(begin)

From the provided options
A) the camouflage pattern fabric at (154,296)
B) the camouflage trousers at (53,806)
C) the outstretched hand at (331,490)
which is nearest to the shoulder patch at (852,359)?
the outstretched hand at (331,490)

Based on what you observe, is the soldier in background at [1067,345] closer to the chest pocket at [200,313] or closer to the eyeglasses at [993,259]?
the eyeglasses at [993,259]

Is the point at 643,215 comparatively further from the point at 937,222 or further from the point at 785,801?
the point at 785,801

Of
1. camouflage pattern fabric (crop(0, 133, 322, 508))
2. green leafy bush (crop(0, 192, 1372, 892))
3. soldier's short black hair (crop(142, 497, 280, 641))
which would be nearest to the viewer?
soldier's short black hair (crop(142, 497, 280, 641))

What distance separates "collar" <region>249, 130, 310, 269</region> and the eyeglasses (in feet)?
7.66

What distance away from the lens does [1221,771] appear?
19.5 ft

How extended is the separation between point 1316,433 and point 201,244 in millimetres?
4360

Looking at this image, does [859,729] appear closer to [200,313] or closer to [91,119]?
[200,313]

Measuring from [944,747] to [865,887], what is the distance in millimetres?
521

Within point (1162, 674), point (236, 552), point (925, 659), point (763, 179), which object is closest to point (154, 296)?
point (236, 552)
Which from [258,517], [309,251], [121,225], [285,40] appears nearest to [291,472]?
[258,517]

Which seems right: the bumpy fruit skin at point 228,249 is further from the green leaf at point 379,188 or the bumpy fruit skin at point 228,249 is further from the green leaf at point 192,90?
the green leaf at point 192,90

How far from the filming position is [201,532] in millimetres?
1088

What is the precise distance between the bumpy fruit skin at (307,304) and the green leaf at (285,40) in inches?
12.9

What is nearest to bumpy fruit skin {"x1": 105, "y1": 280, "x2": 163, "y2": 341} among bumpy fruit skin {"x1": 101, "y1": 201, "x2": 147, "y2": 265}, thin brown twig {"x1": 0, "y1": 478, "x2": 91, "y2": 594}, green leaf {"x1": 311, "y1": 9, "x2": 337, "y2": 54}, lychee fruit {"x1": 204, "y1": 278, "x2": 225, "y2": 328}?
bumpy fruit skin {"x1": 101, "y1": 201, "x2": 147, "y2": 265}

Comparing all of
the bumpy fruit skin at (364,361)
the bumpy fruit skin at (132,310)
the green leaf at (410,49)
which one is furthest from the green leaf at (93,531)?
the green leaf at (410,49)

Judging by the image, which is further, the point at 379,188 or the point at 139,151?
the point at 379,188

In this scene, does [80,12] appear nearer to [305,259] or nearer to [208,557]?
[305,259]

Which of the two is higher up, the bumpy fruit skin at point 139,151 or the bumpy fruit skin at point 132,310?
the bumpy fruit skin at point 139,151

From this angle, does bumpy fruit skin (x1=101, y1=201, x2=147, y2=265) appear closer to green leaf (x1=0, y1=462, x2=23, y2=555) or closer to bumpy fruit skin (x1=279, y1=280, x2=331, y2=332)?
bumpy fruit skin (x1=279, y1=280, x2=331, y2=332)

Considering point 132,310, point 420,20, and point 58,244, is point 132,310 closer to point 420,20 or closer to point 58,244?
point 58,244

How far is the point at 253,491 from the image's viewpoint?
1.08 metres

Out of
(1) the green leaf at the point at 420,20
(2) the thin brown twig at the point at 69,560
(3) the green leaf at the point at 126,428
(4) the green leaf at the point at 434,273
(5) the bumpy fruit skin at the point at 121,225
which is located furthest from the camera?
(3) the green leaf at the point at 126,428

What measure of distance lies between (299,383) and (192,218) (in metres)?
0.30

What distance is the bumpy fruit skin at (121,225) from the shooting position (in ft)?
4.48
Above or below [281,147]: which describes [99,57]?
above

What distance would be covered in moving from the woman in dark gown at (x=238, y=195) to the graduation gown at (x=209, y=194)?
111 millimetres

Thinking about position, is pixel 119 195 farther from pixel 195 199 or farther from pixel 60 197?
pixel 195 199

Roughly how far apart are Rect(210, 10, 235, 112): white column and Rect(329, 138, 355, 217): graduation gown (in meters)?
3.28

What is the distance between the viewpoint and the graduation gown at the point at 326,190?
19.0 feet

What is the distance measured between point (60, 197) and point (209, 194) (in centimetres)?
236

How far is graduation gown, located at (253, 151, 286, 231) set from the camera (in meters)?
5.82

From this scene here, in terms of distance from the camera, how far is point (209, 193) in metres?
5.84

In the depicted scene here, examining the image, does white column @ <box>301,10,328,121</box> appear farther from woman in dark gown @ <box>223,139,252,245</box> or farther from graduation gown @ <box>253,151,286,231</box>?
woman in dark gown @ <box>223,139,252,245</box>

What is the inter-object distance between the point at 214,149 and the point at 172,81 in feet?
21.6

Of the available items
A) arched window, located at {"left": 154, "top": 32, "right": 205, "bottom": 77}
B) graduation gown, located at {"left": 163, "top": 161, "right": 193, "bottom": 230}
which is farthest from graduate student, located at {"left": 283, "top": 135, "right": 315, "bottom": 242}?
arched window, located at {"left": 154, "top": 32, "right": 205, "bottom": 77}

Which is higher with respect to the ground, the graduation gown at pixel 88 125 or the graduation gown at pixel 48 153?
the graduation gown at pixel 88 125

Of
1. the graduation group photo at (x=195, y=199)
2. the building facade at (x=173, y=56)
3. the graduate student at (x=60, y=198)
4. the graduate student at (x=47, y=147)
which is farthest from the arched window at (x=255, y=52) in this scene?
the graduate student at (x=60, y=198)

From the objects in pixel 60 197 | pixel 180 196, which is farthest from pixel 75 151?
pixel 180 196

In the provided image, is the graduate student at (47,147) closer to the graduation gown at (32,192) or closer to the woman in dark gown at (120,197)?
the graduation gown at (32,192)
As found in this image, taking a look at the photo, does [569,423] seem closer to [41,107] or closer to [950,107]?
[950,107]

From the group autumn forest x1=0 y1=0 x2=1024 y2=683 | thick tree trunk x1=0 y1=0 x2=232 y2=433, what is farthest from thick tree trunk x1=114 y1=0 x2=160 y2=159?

(end)

Restate the listing in full, word for word.

> Full output
From the provided options
A) the camouflage pattern fabric at (154,296)
B) the camouflage trousers at (53,806)
C) the outstretched hand at (331,490)
which is nearest to the shoulder patch at (852,359)?
the outstretched hand at (331,490)

Based on what you observe, is the soldier in background at [1067,345] closer to the chest pocket at [200,313] or closer to the eyeglasses at [993,259]?
the eyeglasses at [993,259]

Is the point at 643,215 comparatively further from the point at 937,222 or further from the point at 785,801?
the point at 785,801

Of
1. camouflage pattern fabric (crop(0, 133, 322, 508))
2. green leafy bush (crop(0, 192, 1372, 892))
3. soldier's short black hair (crop(142, 497, 280, 641))
which would be nearest to the viewer?
soldier's short black hair (crop(142, 497, 280, 641))

What distance separates "collar" <region>249, 130, 310, 269</region> and the eyeglasses (in feet)?
7.66

What distance away from the lens does [1221,771] appear?
19.5 ft

How extended is the separation between point 1316,433 and point 201,244 in millimetres?
4360

Looking at this image, does [859,729] appear closer to [200,313] or closer to [91,119]?
[200,313]

Measuring from [944,747] to [865,887], what is the distance in millimetres?
521

Within point (1162, 674), point (236, 552), point (925, 659), point (763, 179), which object is closest to point (154, 296)?
point (236, 552)
Which from [258,517], [309,251], [121,225], [285,40] appears nearest to [291,472]?
[258,517]

Which seems right: the bumpy fruit skin at point 228,249 is further from the green leaf at point 379,188 or the bumpy fruit skin at point 228,249 is further from the green leaf at point 192,90?
the green leaf at point 192,90

How far from the filming position is [201,532] in millimetres?
1088

What is the precise distance between the bumpy fruit skin at (307,304) and the green leaf at (285,40) in inches?
12.9

What is nearest to bumpy fruit skin {"x1": 105, "y1": 280, "x2": 163, "y2": 341} among bumpy fruit skin {"x1": 101, "y1": 201, "x2": 147, "y2": 265}, thin brown twig {"x1": 0, "y1": 478, "x2": 91, "y2": 594}, green leaf {"x1": 311, "y1": 9, "x2": 337, "y2": 54}, lychee fruit {"x1": 204, "y1": 278, "x2": 225, "y2": 328}?
bumpy fruit skin {"x1": 101, "y1": 201, "x2": 147, "y2": 265}

Comparing all of
the bumpy fruit skin at (364,361)
the bumpy fruit skin at (132,310)
the green leaf at (410,49)
which one is furthest from the green leaf at (93,531)?
the green leaf at (410,49)

Judging by the image, which is further, the point at 379,188 or the point at 139,151?
the point at 379,188

In this scene, does [80,12] appear nearer to [305,259] or nearer to [208,557]?
[305,259]

Which of the two is higher up, the bumpy fruit skin at point 139,151 or the bumpy fruit skin at point 132,310?
the bumpy fruit skin at point 139,151

From this angle, does bumpy fruit skin (x1=101, y1=201, x2=147, y2=265) appear closer to green leaf (x1=0, y1=462, x2=23, y2=555) or closer to bumpy fruit skin (x1=279, y1=280, x2=331, y2=332)?
bumpy fruit skin (x1=279, y1=280, x2=331, y2=332)

Considering point 132,310, point 420,20, and point 58,244, is point 132,310 closer to point 420,20 or closer to point 58,244?
point 58,244

How far is the point at 253,491 from the image's viewpoint?
1.08 metres

Out of
(1) the green leaf at the point at 420,20
(2) the thin brown twig at the point at 69,560
(3) the green leaf at the point at 126,428
(4) the green leaf at the point at 434,273
(5) the bumpy fruit skin at the point at 121,225
which is located furthest from the camera?
(3) the green leaf at the point at 126,428

What measure of distance lies between (299,383) and (192,218) (in metres)?
0.30

What distance is the bumpy fruit skin at (121,225) from the shooting position (in ft)?
4.48
Above or below [281,147]: which describes [99,57]?
above

What distance would be covered in moving from the woman in dark gown at (x=238, y=195) to the graduation gown at (x=209, y=194)?
111 millimetres

Thinking about position, is pixel 119 195 farther from pixel 195 199 or farther from pixel 60 197?
pixel 195 199

Roughly how far apart are Rect(210, 10, 235, 112): white column and Rect(329, 138, 355, 217): graduation gown (in meters)?
3.28

What is the distance between the viewpoint and the graduation gown at the point at 326,190?
19.0 feet

What is the distance measured between point (60, 197) and point (209, 194) (in centimetres)?
236

How far is graduation gown, located at (253, 151, 286, 231) set from the camera (in meters)?
5.82

From this scene here, in terms of distance from the camera, how far is point (209, 193) in metres?
5.84

In the depicted scene here, examining the image, does white column @ <box>301,10,328,121</box> appear farther from woman in dark gown @ <box>223,139,252,245</box> or farther from graduation gown @ <box>253,151,286,231</box>?
woman in dark gown @ <box>223,139,252,245</box>

What is the inter-object distance between the point at 214,149 and the point at 172,81 in feet?
21.6

Of the available items
A) arched window, located at {"left": 154, "top": 32, "right": 205, "bottom": 77}
B) graduation gown, located at {"left": 163, "top": 161, "right": 193, "bottom": 230}
which is farthest from graduate student, located at {"left": 283, "top": 135, "right": 315, "bottom": 242}?
arched window, located at {"left": 154, "top": 32, "right": 205, "bottom": 77}

Which is higher with respect to the ground, the graduation gown at pixel 88 125 or the graduation gown at pixel 48 153?
the graduation gown at pixel 88 125

Of
1. the graduation group photo at (x=195, y=199)
2. the building facade at (x=173, y=56)
3. the graduate student at (x=60, y=198)
4. the graduate student at (x=47, y=147)
which is farthest from the arched window at (x=255, y=52) in this scene?
the graduate student at (x=60, y=198)

From the objects in pixel 60 197 | pixel 180 196, which is farthest from pixel 75 151?
pixel 180 196

In the provided image, is the graduate student at (47,147) closer to the graduation gown at (32,192) or closer to the woman in dark gown at (120,197)?
the graduation gown at (32,192)
As found in this image, taking a look at the photo, does [569,423] seem closer to [41,107] or closer to [950,107]?
[950,107]

From the group autumn forest x1=0 y1=0 x2=1024 y2=683 | thick tree trunk x1=0 y1=0 x2=232 y2=433, what is farthest from thick tree trunk x1=114 y1=0 x2=160 y2=159?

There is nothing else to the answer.